The characters were as human as they can be in printed words, with qualities and flaws; it was impossible not to be moved by their awful and inevitable fate. The plot of Cristallisation Secrète echoes the feelings of nostalgia and fear of abandonment or detachment with something that was once familiar. I think this story is also about starting fresh, something that, historically, Japan has had to deal with more regularly than your average country.

After reading Ogawa, I fell into the world of Japanese contemporary literature, and I fell hard. I wanted to learn about the country’s history, beyond what I had learned in class.

a woman reading in the train

The Unpopular Favorite: The Temple of the Golden Pavilion by Mishima Yukio (translated by Ivan Morris)

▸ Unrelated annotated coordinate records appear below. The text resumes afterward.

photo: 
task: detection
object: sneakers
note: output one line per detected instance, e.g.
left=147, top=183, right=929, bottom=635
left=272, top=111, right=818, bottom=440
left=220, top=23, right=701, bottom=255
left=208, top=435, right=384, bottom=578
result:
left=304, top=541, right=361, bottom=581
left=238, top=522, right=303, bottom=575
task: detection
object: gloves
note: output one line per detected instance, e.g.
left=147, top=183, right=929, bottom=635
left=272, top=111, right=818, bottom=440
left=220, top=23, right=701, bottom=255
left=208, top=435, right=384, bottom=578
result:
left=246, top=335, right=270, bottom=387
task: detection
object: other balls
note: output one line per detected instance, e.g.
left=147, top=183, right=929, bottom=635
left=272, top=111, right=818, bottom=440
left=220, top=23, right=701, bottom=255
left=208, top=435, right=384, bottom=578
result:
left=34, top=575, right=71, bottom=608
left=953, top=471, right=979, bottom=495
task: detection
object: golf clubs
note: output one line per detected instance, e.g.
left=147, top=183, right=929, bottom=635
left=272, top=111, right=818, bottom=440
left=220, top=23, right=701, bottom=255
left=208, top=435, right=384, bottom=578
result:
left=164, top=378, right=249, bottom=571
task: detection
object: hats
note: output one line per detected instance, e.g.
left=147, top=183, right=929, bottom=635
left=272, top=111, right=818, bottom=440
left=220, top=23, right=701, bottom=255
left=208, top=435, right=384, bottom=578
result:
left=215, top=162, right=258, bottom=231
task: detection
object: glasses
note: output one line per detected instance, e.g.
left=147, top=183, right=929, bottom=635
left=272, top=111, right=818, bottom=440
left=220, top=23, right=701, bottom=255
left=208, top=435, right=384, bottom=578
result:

Even amongst Japanese bibliophiles, Mishima is a hard author to love. When they hear “Mishima,” most people think of his dramatic suicide in 1970. I read The Temple of the Golden Pavilion in a Japanese contemporary literature class. It’s a small, but powerful, complex book that I had to swallow in less than 14 days.

The young protagonist develops an obsession with Kyoto’s famous Golden Pavilion. This temple was at first a symbol of perfection. When he noticed that it, too, had flaws, he became possessed by the fantasy of destroying it; beauty could only be restored through violence, and he eventually set the building on fire.

The Temple of the Golden Pavilion was the first Japanese book I read that criticized Japan and exposed the bad and the ugly of a country that strives to look beautiful, as the Golden Pavilion did.

For the Poets: The Narrow Path to the Deep North and Other Travel Sketches by Matsuo Basho (translated by Nobuyuki Yuasa)

Poetry was my first love, and Basho’s haiku was when I first started to drift from the Western to the Eastern repertoire. Baudelaire’s Flowers of Evil didn’t quite cut it for me after I read The Narrow Path to the Deep North and Other Travel Sketches. More than the beauty of haibun, it was the intimate relationship with travel that pulled me in. It didn’t take long before I was browsing websites like TW and making a list of every place I wanted to see. Around this point did I start feeling the need to actually fly to Japan. This is also the point when I started learning the language (and boy did I shoot myself in the foot).

This collection of poems is what got me interested in travel writing, and while I’m far from being able to publish my own musings on Japan, it’s always nice to go back and flip through a few before a short trip.

The Unexpected One: The Life-Changing Magic of Tidying Up by Marie Kondo (translated by Cathy Hirano)

Bet you didn’t see it coming.

Since her Netflix special, Marie Kondo has grown into a viral phenomenon and internet meme. Her signature KonMari method has made many around the globe start a vicious cycle of endless cleansing. Some are outrageously disappointed in her methods, finding them unfulfilling or not as thorough as the author claims, but I actually found it helpful to rethink my relationship with what I owned and also what I wanted to own.

As I moved to Japan and experienced what it was like to live in a tiny room with no counter space in the kitchen or space to lay down in the bath, I started thinking about space differently. I’ve made peace with it, and how I organize and manage my belongings, especially as I’m hoping to move to a new house, is heavily based on what I read in this book.